Before long, their statuses reversed. When Illinois expanded Medicaid for children (Kid Care) her daughter became covered. Shanice, having left her job to go back to school, became uninsured. She was well aware of the risk she was taking but was determined to build a better future for herself and her daughter. “It wasn’t just me living this carefree, don’t-worry-about- tomorrow life. Now I have someone that was dependent on me so I had to make decisions for the future.” Shanice also began to eat healthier meals and lost over one hundred pounds.

In 2003, I described Shanice in my notes as “a young woman on the way up.” She had just completed cosmetology school, was working part-time at her church, and was looking for her first professional job.

….

In 2004, I spoke with Shanice again. With a sense of resignation, she told me that medical and credit card debt had piled up and she was preparing to declare bankruptcy a second time.

….

In 2015, I returned to the address at which Shanice was living when I initially met her. She had moved on and none of the current neighbors recognized her name. I continued on, checking out another half dozen addresses I found for her on various search engines. Stopping by her church, I was told, “Shanice is no longer a member of this church. She’s moved.” No one at the church knew where.

….

In early 2016, I made another visit to Decatur. A member of Shanice’s (former) church had heard she was working at an office. I called the office and was told Shanice had been hired there as a “temp” and was no longer working there. Welcome to the new American economy, Shanice.


Health and Housing

I have no doubt that if Shanice had turned 18 in the era of the Affordable Care Act, her experiences would have been quite different. She either would have been able to stay on her parents’ health insurance or she would have been eligible for Medicaid (Illinois has expanded Medicaid under the ACA). Not only would she have avoided medical debt and ensuing bankruptcy, but she may even have been able to access treatment that could have averted the expensive surgery to begin with.
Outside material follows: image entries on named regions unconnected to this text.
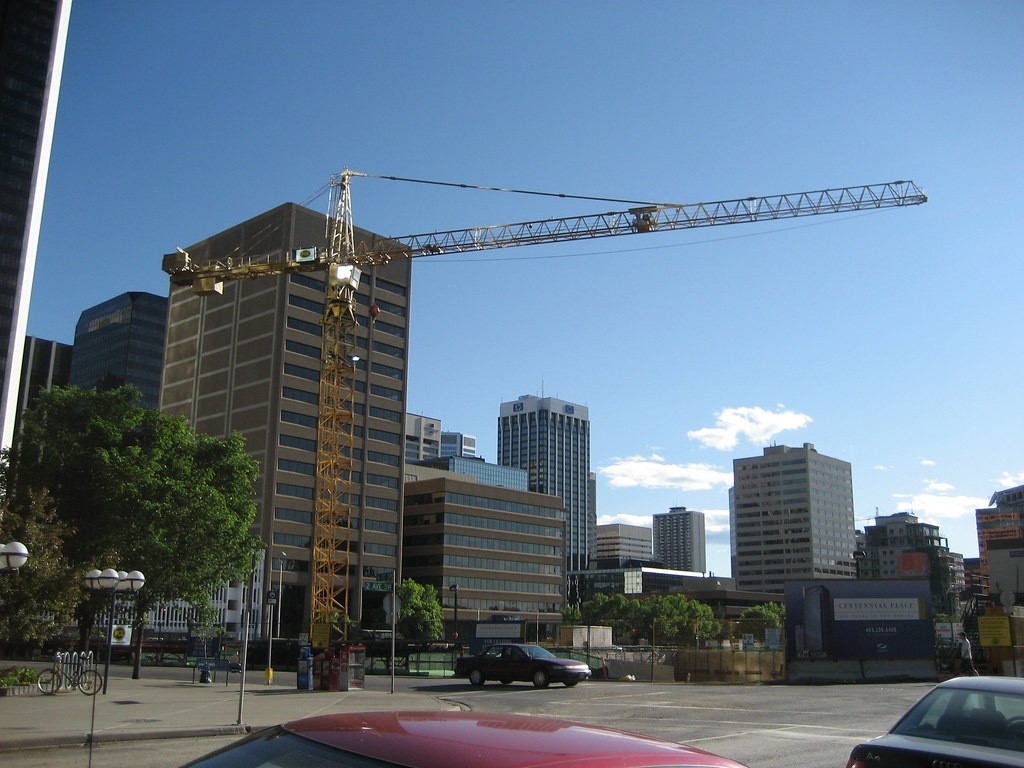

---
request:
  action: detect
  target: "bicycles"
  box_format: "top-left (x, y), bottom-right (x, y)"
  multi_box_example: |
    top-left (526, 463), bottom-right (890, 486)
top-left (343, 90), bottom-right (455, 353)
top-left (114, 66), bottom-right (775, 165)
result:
top-left (37, 651), bottom-right (103, 695)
The ACA would not, however, have saved her from the consequences of housing challenges.

At a community health center in Decatur, nurse administrators Karen Schneller and Tanya Andricks explain that it is impossible to provide follow-up care for patients who can’t be reached – whose phones are turned off and mail is returned “addressee unknown.” Even if they are able to access care in the next place they land, people like Shanice find different facilities and providers prefer different medication and treatment protocols. This results in a range of problems resulting from stopping and starting diagnostic and medication regimes with each move.

In my quest to re-interview Shanice and other uninsured men and women whom I’d met back in 2003, I visited abandoned housing projects, meth houses, developments abutting unfenced dumps, squatters living in shacks without floors, and a building in which a pack of feral-looking dogs roamed the hallway.

I do not know if Shanice and her daughter have been fortunate enough to avoid these sorts of grossly insalubrious living quarters. I do, however, know that they are unlikely to have benefited from the health-enhancing social capital that comes with living in a stable community or from the health-preserving care that comes with having a stable medical home.

Susan Sered, PhD, author of “Can’t Catch a Break: Gender, Jail, and the Limits of Personal Responsibility,” is professor of Sociology at Suffolk University in Boston.